Document text:
------------------------------------------------------------------------
In this tutorial, we will explore LiDAR point cloud data using the free, online Plas.io viewer.
At the end of this tutorial, you will be able to:
- visualize lidar point clouding using the free online data viewer plas.io
- describe some of the attributes associated with discrete return lidar points, including intensity, classification and RGB values.
- explain the use of and difference between the .las and .laz lidar file formats (standard lidar point cloud formats).
Things You’ll Need To Complete This Tutorial
- Access to the internet so you can access the plas.io website.
This .las file contains sample LiDAR point cloud data collected by National Ecological Observatory Network's Airborne Observation Platform group. The .las file format is a commonly used file format to store LIDAR point cloud data. NEON data are available on the NEON data portal.
------------------------------------------------------------------------
Supplied data:
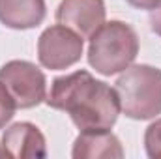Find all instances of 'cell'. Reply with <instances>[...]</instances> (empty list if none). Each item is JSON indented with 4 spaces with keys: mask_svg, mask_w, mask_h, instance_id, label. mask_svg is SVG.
Here are the masks:
<instances>
[{
    "mask_svg": "<svg viewBox=\"0 0 161 159\" xmlns=\"http://www.w3.org/2000/svg\"><path fill=\"white\" fill-rule=\"evenodd\" d=\"M45 103L51 109L69 114L79 131L111 129L122 111L116 90L97 80L86 69L56 77L47 92Z\"/></svg>",
    "mask_w": 161,
    "mask_h": 159,
    "instance_id": "obj_1",
    "label": "cell"
},
{
    "mask_svg": "<svg viewBox=\"0 0 161 159\" xmlns=\"http://www.w3.org/2000/svg\"><path fill=\"white\" fill-rule=\"evenodd\" d=\"M139 36L124 21L103 23L88 38V64L103 77L129 68L139 54Z\"/></svg>",
    "mask_w": 161,
    "mask_h": 159,
    "instance_id": "obj_2",
    "label": "cell"
},
{
    "mask_svg": "<svg viewBox=\"0 0 161 159\" xmlns=\"http://www.w3.org/2000/svg\"><path fill=\"white\" fill-rule=\"evenodd\" d=\"M122 112L131 120H152L161 114V69L131 64L114 82Z\"/></svg>",
    "mask_w": 161,
    "mask_h": 159,
    "instance_id": "obj_3",
    "label": "cell"
},
{
    "mask_svg": "<svg viewBox=\"0 0 161 159\" xmlns=\"http://www.w3.org/2000/svg\"><path fill=\"white\" fill-rule=\"evenodd\" d=\"M0 82L13 97L17 109H34L47 97V79L28 60H9L0 68Z\"/></svg>",
    "mask_w": 161,
    "mask_h": 159,
    "instance_id": "obj_4",
    "label": "cell"
},
{
    "mask_svg": "<svg viewBox=\"0 0 161 159\" xmlns=\"http://www.w3.org/2000/svg\"><path fill=\"white\" fill-rule=\"evenodd\" d=\"M84 38L58 23L41 32L38 40V60L45 69H68L80 60Z\"/></svg>",
    "mask_w": 161,
    "mask_h": 159,
    "instance_id": "obj_5",
    "label": "cell"
},
{
    "mask_svg": "<svg viewBox=\"0 0 161 159\" xmlns=\"http://www.w3.org/2000/svg\"><path fill=\"white\" fill-rule=\"evenodd\" d=\"M56 23L75 30L80 38H90L107 17L103 0H62L54 11Z\"/></svg>",
    "mask_w": 161,
    "mask_h": 159,
    "instance_id": "obj_6",
    "label": "cell"
},
{
    "mask_svg": "<svg viewBox=\"0 0 161 159\" xmlns=\"http://www.w3.org/2000/svg\"><path fill=\"white\" fill-rule=\"evenodd\" d=\"M4 156L15 159L47 157V140L41 129L32 122H17L2 133Z\"/></svg>",
    "mask_w": 161,
    "mask_h": 159,
    "instance_id": "obj_7",
    "label": "cell"
},
{
    "mask_svg": "<svg viewBox=\"0 0 161 159\" xmlns=\"http://www.w3.org/2000/svg\"><path fill=\"white\" fill-rule=\"evenodd\" d=\"M73 159H122L124 148L120 139L111 133V129H92L80 131L73 140Z\"/></svg>",
    "mask_w": 161,
    "mask_h": 159,
    "instance_id": "obj_8",
    "label": "cell"
},
{
    "mask_svg": "<svg viewBox=\"0 0 161 159\" xmlns=\"http://www.w3.org/2000/svg\"><path fill=\"white\" fill-rule=\"evenodd\" d=\"M45 15V0H0V23L11 30L36 28Z\"/></svg>",
    "mask_w": 161,
    "mask_h": 159,
    "instance_id": "obj_9",
    "label": "cell"
},
{
    "mask_svg": "<svg viewBox=\"0 0 161 159\" xmlns=\"http://www.w3.org/2000/svg\"><path fill=\"white\" fill-rule=\"evenodd\" d=\"M144 150L150 159L161 157V118L152 122L144 131Z\"/></svg>",
    "mask_w": 161,
    "mask_h": 159,
    "instance_id": "obj_10",
    "label": "cell"
},
{
    "mask_svg": "<svg viewBox=\"0 0 161 159\" xmlns=\"http://www.w3.org/2000/svg\"><path fill=\"white\" fill-rule=\"evenodd\" d=\"M15 111H17V105H15L13 97L9 96L6 86L0 82V129H4L6 123L11 122V118L15 116Z\"/></svg>",
    "mask_w": 161,
    "mask_h": 159,
    "instance_id": "obj_11",
    "label": "cell"
},
{
    "mask_svg": "<svg viewBox=\"0 0 161 159\" xmlns=\"http://www.w3.org/2000/svg\"><path fill=\"white\" fill-rule=\"evenodd\" d=\"M150 28L154 34H158L161 38V4L150 9Z\"/></svg>",
    "mask_w": 161,
    "mask_h": 159,
    "instance_id": "obj_12",
    "label": "cell"
},
{
    "mask_svg": "<svg viewBox=\"0 0 161 159\" xmlns=\"http://www.w3.org/2000/svg\"><path fill=\"white\" fill-rule=\"evenodd\" d=\"M127 2L137 9H154L158 4H161V0H127Z\"/></svg>",
    "mask_w": 161,
    "mask_h": 159,
    "instance_id": "obj_13",
    "label": "cell"
},
{
    "mask_svg": "<svg viewBox=\"0 0 161 159\" xmlns=\"http://www.w3.org/2000/svg\"><path fill=\"white\" fill-rule=\"evenodd\" d=\"M0 157H4V150L2 148H0Z\"/></svg>",
    "mask_w": 161,
    "mask_h": 159,
    "instance_id": "obj_14",
    "label": "cell"
}]
</instances>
------------------------------------------------------------------------
Work to be completed: Restate as a brief bulleted list the paragraph of the Plas.io tutorial that begins "This .las file contains", keeping its main facts. The rows have no role in this exercise.

Exercise answer:
- The .las file holds sample LiDAR point cloud data collected by the Airborne Observation Platform group of the National Ecological Observatory Network (NEON).
- The .las format is commonly used to store LiDAR point cloud data.
- NEON data are available on the NEON data portal.